* WHAT YOU NEED TO DO *
From the records below, extract only the lines running from the line with "Tabulae Mundi Geographico-Zoologicae" to the line with "Дымковская игрушка Материал", both lines included, reproducing them exactly.
INPUT FOR THIS TASK Block Start
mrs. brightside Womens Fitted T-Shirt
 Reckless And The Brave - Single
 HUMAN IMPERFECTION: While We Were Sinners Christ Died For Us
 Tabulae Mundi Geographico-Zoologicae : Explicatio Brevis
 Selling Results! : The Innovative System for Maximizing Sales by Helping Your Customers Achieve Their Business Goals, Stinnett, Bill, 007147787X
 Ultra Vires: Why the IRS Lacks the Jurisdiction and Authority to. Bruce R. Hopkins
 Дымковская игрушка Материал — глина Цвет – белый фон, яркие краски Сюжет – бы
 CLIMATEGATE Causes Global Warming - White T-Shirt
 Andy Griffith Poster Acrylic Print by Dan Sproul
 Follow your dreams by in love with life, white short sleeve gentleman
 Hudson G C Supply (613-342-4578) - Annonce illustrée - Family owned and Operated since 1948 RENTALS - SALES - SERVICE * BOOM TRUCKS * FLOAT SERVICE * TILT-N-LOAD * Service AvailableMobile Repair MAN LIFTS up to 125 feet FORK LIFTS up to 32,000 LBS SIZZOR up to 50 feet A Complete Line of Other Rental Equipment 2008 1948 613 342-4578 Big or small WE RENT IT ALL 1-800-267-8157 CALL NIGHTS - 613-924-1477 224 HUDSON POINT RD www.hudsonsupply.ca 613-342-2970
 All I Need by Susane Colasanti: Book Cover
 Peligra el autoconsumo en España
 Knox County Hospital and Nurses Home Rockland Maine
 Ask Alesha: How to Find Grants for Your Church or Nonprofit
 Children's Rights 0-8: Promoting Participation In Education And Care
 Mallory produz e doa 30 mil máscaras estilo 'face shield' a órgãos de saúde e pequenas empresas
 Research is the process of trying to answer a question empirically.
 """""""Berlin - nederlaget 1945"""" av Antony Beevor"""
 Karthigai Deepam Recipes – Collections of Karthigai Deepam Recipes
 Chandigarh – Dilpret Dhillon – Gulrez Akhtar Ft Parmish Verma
INPUT FOR THIS TASK Block End
* TASK OUTPUT *
 Tabulae Mundi Geographico-Zoologicae : Explicatio Brevis
 Selling Results! : The Innovative System for Maximizing Sales by Helping Your Customers Achieve Their Business Goals, Stinnett, Bill, 007147787X
 Ultra Vires: Why the IRS Lacks the Jurisdiction and Authority to. Bruce R. Hopkins
 Дымковская игрушка Материал — глина Цвет – белый фон, яркие краски Сюжет – бы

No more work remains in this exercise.